Nah, pemahaman terhadap bagaimana resolusi konflik ala NU di atas bisa didapatkan melalui telaah atas pernyataan argumentatif Rais Am KH Mustofa Bisri pada sidang pleno lanjutan atas penentuan tata tertib muktamar setelah temu khusus para kiai sepuh. Sambutan KH Mustofa Bisri itu sangat efektif untuk meredakan ketegangan. Air mata pun bercucuran di dalam arena sidang.
Bahkan, detikcom (3/8/2015) melakukan reportase atas efektivitas itu dengan judul begini: Air Mata Gus Mus di Sidang Pleno Muktamar NU. Liputan detikcom tersebut menurunkan isi sambutan KH Mustofa Bisri secara utuh verbatim.

Inilah pernyataan KH Mustofa Bisri yang menjadi bukti efektif atas poin pembelajaran resolusi konflik di atas: Dengarkanlah saya sebagai pemimpin tertinggi Anda. Mohon dengarkan saya, dengan hormat kalau perlu saya mencium kaki-kaki Anda semua agar mengikuti akhlaqul karimah, akhlak KH Hasyim Asy’ari dan pendahulu kita.

Pembelajaran resolusi konflik oleh KH Mustofa Bisri sangat menarik. Berkutat semata pada wilayah material konflik disadari tidak banyak membantu. Cara yang dilakukan tidak hanya menarik keluar ke wilayah etis-moral, melainkan juga membangunkan kembali kesadaran kepada roh perjuangan pendiri NU: KH Hasyim Asy’ari.

Kerendahan hati KH Mustofa Bisri dengan ungkapan ”saya mencium kaki-kaki Anda” justru menjadi teguran keras bagi kaum nahdliyin yang menjadi peserta muktamar. Kalau rais am sudah akan mencium kaki warga NU, tentu itu peringatan yang luar biasa atas kekeliruan nahdliyin. Sebab, dalam basis tradisi NU, bukan kiai yang mencium kaki santrinya, melainkan santri yang mencium kaki kiainya. Kerendahan hati KH Mustofa Bisri itu berbalut pesan mendasar: jangan pernah meninggalkan akhlak dalam hidup berorganisasi!

Kedua, meskipun wilayah etis menjadi panglima pengendali moral kehidupan, wilayah material yang menjadi titik perselisihan pandangan dan penyikapan juga tetap diberikan perhatian saksama dalam model resolusi konflik ala NU.

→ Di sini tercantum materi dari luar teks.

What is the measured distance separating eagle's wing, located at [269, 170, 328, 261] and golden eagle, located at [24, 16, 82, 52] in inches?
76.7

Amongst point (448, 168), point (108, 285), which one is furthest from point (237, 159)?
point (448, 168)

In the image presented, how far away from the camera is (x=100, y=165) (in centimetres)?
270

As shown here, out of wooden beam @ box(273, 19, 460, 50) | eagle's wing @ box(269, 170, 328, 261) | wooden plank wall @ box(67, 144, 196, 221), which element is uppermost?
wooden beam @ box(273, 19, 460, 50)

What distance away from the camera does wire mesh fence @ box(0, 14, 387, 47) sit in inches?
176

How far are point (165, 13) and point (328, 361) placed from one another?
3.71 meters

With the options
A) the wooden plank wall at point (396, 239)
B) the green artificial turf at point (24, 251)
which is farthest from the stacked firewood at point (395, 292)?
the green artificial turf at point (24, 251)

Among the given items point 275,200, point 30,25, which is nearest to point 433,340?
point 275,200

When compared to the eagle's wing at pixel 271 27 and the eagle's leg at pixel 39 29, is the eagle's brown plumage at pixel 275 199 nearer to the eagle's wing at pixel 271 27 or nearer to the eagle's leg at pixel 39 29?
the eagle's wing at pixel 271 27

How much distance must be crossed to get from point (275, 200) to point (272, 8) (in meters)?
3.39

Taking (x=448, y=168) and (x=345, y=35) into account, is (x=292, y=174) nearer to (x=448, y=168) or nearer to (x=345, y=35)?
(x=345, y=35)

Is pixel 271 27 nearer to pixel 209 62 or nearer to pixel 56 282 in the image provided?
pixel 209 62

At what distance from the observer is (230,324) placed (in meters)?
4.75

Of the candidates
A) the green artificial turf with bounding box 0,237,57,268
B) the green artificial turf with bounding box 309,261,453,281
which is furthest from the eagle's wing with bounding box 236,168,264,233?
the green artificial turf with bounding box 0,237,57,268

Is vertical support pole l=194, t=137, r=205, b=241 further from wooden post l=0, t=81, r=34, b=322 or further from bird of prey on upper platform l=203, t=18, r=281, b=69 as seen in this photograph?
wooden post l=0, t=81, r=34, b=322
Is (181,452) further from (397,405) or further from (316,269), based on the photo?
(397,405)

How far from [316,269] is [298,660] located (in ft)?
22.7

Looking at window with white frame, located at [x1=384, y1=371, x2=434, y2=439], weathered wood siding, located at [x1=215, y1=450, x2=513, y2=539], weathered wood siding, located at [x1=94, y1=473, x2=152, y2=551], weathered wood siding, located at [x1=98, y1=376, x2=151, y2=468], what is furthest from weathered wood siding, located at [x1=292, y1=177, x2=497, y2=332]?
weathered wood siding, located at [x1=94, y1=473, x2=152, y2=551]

Berikut pernyataan KH Mustofa Bisri yang bisa dijadikan sebagai bukti penguat: Apabila ada pasal yang belum disepakati dalam muktamar tentang pemilihan rais am, tak bisa melalui musyawarah mufakat, maka akan dilakukan pemungutan suara oleh para rais syuriah. Kalau nanti Anda-Anda tidak bisa disatukan lagi, maka saya dengan para kiai memberikan solusi, kalau bisa musyawarah, kalau tak bisa pemungutan suara. Itu AD/ART kita. Karena ini urusan pemilihan rais am, maka kiai-kiai akan memilih pemimpin kiai.

Posisi kiai-kiai sepuh –sebagian di luar struktur syuriah– menjadi kekuatan pengikat dan penyambung.

Itulah resolusi konflik model NU. Resolusi yang berbasis kearifan lokal. Bentuknya tidak saja bergerak di wilayah material yang menjadi titik perselisihan, melainkan juga keluar dari wilayah material ke wilayah etis-moral dengan institusi kiai sebagai rujukan utama.